İzlenmesi gereken kanalizasyon sistemi

Prof. Dr. Mustafa Öztürk Independent Türkçe için yazdı

Fotoğraf: Twitter

Etkili atık su yönetimi, hem sel tehlikesinin azaltılmasında hem de hastalıkların önlenmesi yoluyla halk sağlığında kritik bir rol oynar.

Türkiye'de 2018 yılında, belediye nüfusunun yüzde 98,6'sına, köy nüfusunun ise yüzde 99,4'üne olmak üzere toplam nüfusun yüzde 98,6'sına içme ve kullanma suyu şebekesi ile hizmet verilmektedir.

2020 yılında ise, belediye nüfusunun yüzde 98,7'sine, köy nüfusunun ise yüzde 99,3'üne olmak üzere toplam nüfusun yüzde 98,8'ine içme ve kullanma suyu şebekesi ile hizmet verilmektedir.

Türkiye'de 2018 yılında belediye nüfusunun yüzde 90,7'sine, köy nüfusunun ise yüzde 55,5'ine olmak üzere toplam nüfusun yüzde 88,5'ine kanalizasyon şebekesi ile atık suların uzaklaştırılması hizmet verilmektedir;

2020 yılında ise belediye nüfusunun yüzde 91,1'ine, köy nüfusunun ise yüzde 59,1'ine olmak üzere toplam nüfusun yüzde 89,3'üne kanalizasyon şebekesi ile hizmet verilmektedir.

Belediyelerde deşarj edilen kişi başı günlük ortalama atık su miktarı 189 litre olarak tespit edilmiştir.

Kanalizasyon sistemleri yüksek maliyetli yatırımlardır. 

Boru çapına, astarlı olup olmama durumuna, boru özelliğine, işçilik bedeline, şehrin topografı yapısına ve diğer kalemlere bağlı olarak kanalizasyon sistemi yatırımı birim maliyeti yaklaşık olarak 294 bin 664 dolar/kilometredir.

Kentsel kanalizasyon sistemleri, atık su ve yağmur suyunu arıtma tesislerine taşıyan en önemli şehir içi yaşam hatlarından biridir.

Yüksek bir ekonomik değeri temsil eden, dünyanın her yerindeki çoğu şehirde kentsel kanalizasyon sistemleri, yaşlanma, yıpranma, yanlış kullanma ve yanlış yapım nedeniyle bozulmaya uğramaktadır.

Bu nedenle, korunmaları için doğru izleme, bakım ve rehabilitasyon gereklidir.
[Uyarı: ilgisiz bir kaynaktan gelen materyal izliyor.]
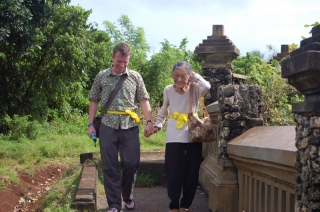 Leaving Ulu Watu, we may have lost the odd item but at least we're all intact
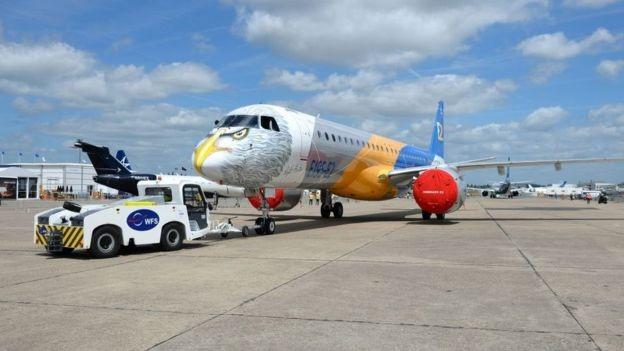 Mẫu máy bay E195 mới nhất của hãng Embrarer (Brazil) xuất hiện tại triển lãm hàng không Paris 2017 (Ảnh: BBC)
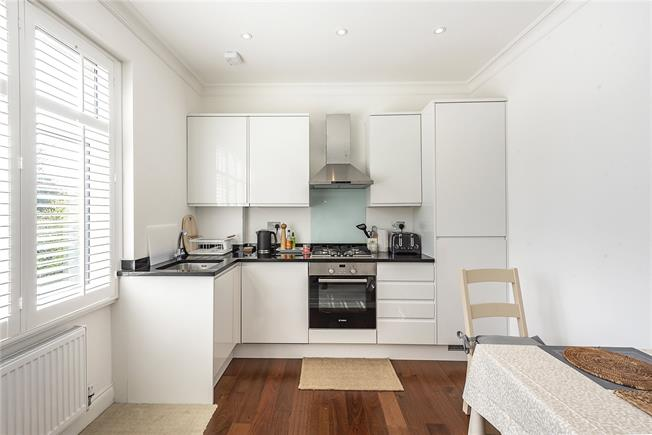 Guide Price £395,000, 1 Bedroom Flat For Sale in Whetstone, N20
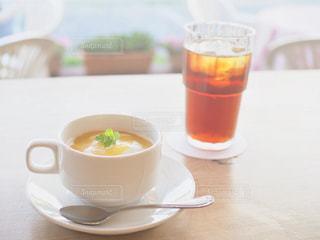 近くのテーブルにあるスープのボウルの写真・画像素材[1514112]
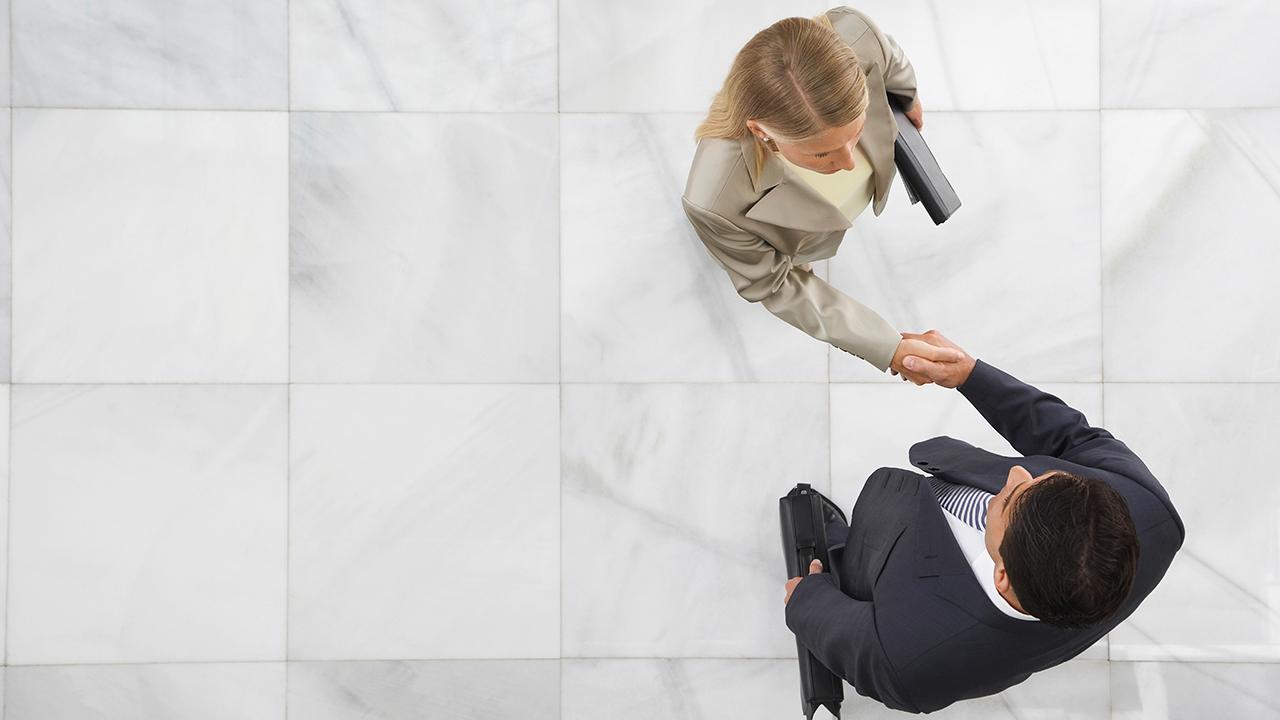 Geschäftsleute Händeschütteln für Journalistendaten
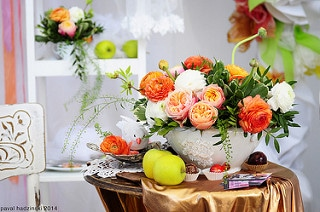flowers on table, spring flowers, spring decor, spring decorating, getting ready for spring, real estate agent in austin, austin real estate agent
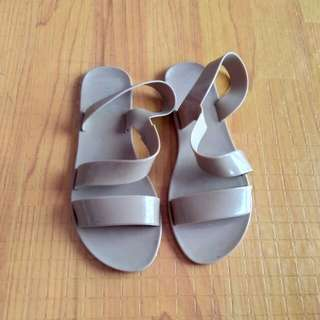 Nude flat sandals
Ancak yer altı konumları durumlarını izlemeyi ve anlamayı zorlaştırıyor.

İstenmeyen suyun kanalizasyon şebekelerine sızması, kentsel kanalizasyon sistemlerinde önemli zorluklardır.

Sürdürülebilir kentsel su yönetimi için kanalizasyon şebekesinin performansını anlamak için istenmeyen atık su ve yeraltı suyu girişinin yeri ve büyüklüğü ile ilgili soruları yanıtlamak esastır.
İstenmeyen suyun (yeraltı suyu ve illegal atık su) kanalizasyon şebekelerine giriş/çıkışları, sürdürülebilir kentsel atık su yönetiminin sosyal, çevresel ve ekonomik yönleri ile kimyasal ve enerji kaynakları üzerinde olumsuz sonuçlara sahiptir. 
   

1.jpg
Şekil 1. İllegal atık su bağlantısı ve taşan boyalı atık su 

 

İstenmeyen atık sular, kanalizasyon şebekelerinin ve atık su arıtma tesislerinin aşırı yüklenmesini tetikler.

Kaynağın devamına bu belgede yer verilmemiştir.